In this step, the data is extracted depending on the use case, and source data. For this tutorial mock data will be made so no extraction is needed.

In [2]:


data = {
    "time_recorded": ["2024-05-30 10:00:00", "2024-05-30 11:00:00", "2024-05-30 12:00:00"],
    "sensor_identifier": ["sensor_1", "sensor_2", "sensor_3"],
    "temp_celsius": [22.5, 23.2, 21.8],
    "humidity_percent": [55, 60, 52],
    "latitude": [51.452869111964304, 51.452869111964304, 51.452869111964304],
    "longitude": [5.481549426062068, 5.481549426062068, 5.481549426062068]
}
df = pd.DataFrame(data)

df



Unnamed: 0,time_recorded,sensor_identifier,temp_celsius,humidity_percent,latitude,longitude
0,2024-05-30 10:00:00,sensor_1,22.5,55,51.452869,5.481549
1,2024-05-30 11:00:00,sensor_2,23.2,60,51.452869,5.481549
2,2024-05-30 12:00:00,sensor_3,21.8,52,51.452869,5.481549


## 3.6) Data Model Selection

- Choose a standardized data model for representing your data within the MIM2. This tutorial uses Smart Data Models by FIWARE as an example. Select the most appropriate model(s) that aligns with your data content and adheres to MIM2 specifications.

- For this example we will follow the WeatherObserved Smart Data Model and transform the data to match the requirements of the Smart Data Model. Below is a link showing each attribute and types that can be used:

https://github.com/smart-data-models/dataModel.Weather/blob/master/WeatherObserved/doc/spec.md

## 3.7) Transform

- Transform: This stage involves cleaning, formatting, and manipulating the data to conform to the chosen data model structure. In this example, the data is already relatively clean. However, you might need to handle missing values, convert data types, or create new features depending on your specific data source.

- Map the transformed data elements to the corresponding entities and attributes defined in the chosen data model. Here's an example mapping for our mock data:

In [3]:
# Rename columns to match WeatherObserved model
df_transformed = df.rename(columns={
    "time_recorded": "dateObserved",
    "sensor_identifier": "id",
    "temp_celsius": "temperature",
    "humidity_percent": "relativeHumidity"
})

# Convert data types
df_transformed["dateObserved"] = pd.to_datetime(df_transformed["dateObserved"]).dt.strftime('%Y-%m-%dT%H:%M:%S') + 'Z'
df_transformed["location"] = df_transformed.apply(lambda row: {"type": "Point", "coordinates": [row["longitude"], row["latitude"]]}, axis=1)

# Drop unnecessary columns
df_transformed = df_transformed.drop(columns=["latitude", "longitude"])
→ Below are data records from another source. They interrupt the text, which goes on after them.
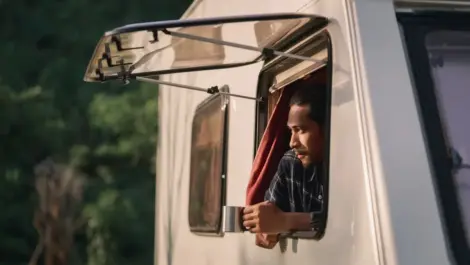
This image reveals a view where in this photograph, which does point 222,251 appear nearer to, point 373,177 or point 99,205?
point 373,177

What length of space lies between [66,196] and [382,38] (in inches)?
342

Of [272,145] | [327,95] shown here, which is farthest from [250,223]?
A: [327,95]

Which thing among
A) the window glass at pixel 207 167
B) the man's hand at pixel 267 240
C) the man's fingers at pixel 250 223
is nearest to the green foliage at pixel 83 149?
the window glass at pixel 207 167

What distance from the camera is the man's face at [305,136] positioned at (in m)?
2.99

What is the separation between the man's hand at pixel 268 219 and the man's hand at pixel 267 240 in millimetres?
81

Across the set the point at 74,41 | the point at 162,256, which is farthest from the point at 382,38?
the point at 74,41

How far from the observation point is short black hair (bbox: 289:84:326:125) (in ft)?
9.84

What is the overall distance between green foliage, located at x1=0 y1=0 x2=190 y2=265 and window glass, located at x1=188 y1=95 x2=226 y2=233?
19.2ft

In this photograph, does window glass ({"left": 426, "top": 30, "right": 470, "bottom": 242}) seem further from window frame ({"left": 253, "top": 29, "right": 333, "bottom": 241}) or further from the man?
the man

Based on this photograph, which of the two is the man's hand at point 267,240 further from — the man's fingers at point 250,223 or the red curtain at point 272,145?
the red curtain at point 272,145

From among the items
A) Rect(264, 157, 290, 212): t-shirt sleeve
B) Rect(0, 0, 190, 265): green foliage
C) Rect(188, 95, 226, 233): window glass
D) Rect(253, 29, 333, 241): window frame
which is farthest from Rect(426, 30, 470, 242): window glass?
Rect(0, 0, 190, 265): green foliage

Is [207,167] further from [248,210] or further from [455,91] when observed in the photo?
[455,91]

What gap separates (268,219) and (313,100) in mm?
425

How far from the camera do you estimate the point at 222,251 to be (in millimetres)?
4129
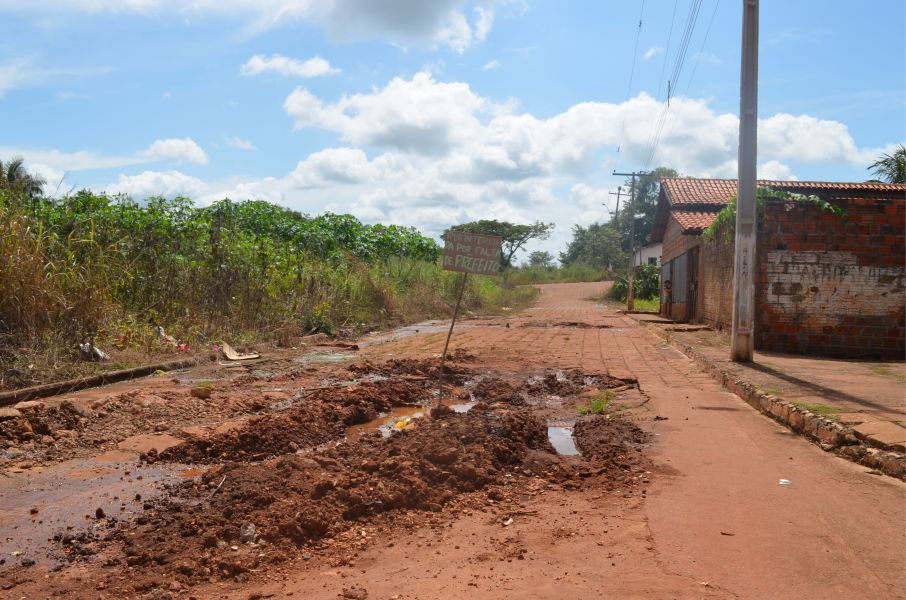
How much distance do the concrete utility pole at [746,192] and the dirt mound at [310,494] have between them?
573 centimetres

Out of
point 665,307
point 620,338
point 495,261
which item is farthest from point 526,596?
point 665,307

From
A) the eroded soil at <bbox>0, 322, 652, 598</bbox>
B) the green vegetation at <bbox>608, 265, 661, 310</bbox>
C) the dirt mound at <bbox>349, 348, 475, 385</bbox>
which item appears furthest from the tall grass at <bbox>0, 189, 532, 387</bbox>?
the green vegetation at <bbox>608, 265, 661, 310</bbox>

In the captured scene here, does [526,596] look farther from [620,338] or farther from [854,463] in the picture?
[620,338]

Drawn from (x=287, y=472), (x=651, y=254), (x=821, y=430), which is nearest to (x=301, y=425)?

# Add required static fields
df_transformed["type"] = "WeatherObserved"
df_transformed["dataProvider"] = "ExampleProvider"

df_transformed



Unnamed: 0,dateObserved,id,temperature,relativeHumidity,location,type,dataProvider
0,2024-05-30T10:00:00Z,sensor_1,22.5,55,"{'type': 'Point', 'coordinates': [5.4815494260...",WeatherObserved,ExampleProvider
1,2024-05-30T11:00:00Z,sensor_2,23.2,60,"{'type': 'Point', 'coordinates': [5.4815494260...",WeatherObserved,ExampleProvider
2,2024-05-30T12:00:00Z,sensor_3,21.8,52,"{'type': 'Point', 'coordinates': [5.4815494260...",WeatherObserved,ExampleProvider


## 3.8) Load

- Load: The transformed data is loaded into a suitable format for further processing. In MIM2 creation, this might involve storing the data in a format compatible with your data space platform.

- Next Step is to load the data, in this example we create a CSV and JSON ouput. This data will now be publishable to a Data Space meeitng the requirements of the Smart Data Model by FIWARE.

In [4]:
# Export DataFrame to CSV file
df_transformed.to_csv('weather_observation_data.csv', index=False)

print("CSV file exported successfully.")

CSV file exported successfully.


In [5]:
# Export DataFrame to JSON file
df_transformed.to_json('weather_observation_data.json', orient='records')

print("JSON file exported successfully.")


JSON file exported successfully.


## 3.9) JSON Validation Test

Next step is to create a JSON schema and test the input data with the schema as shown below.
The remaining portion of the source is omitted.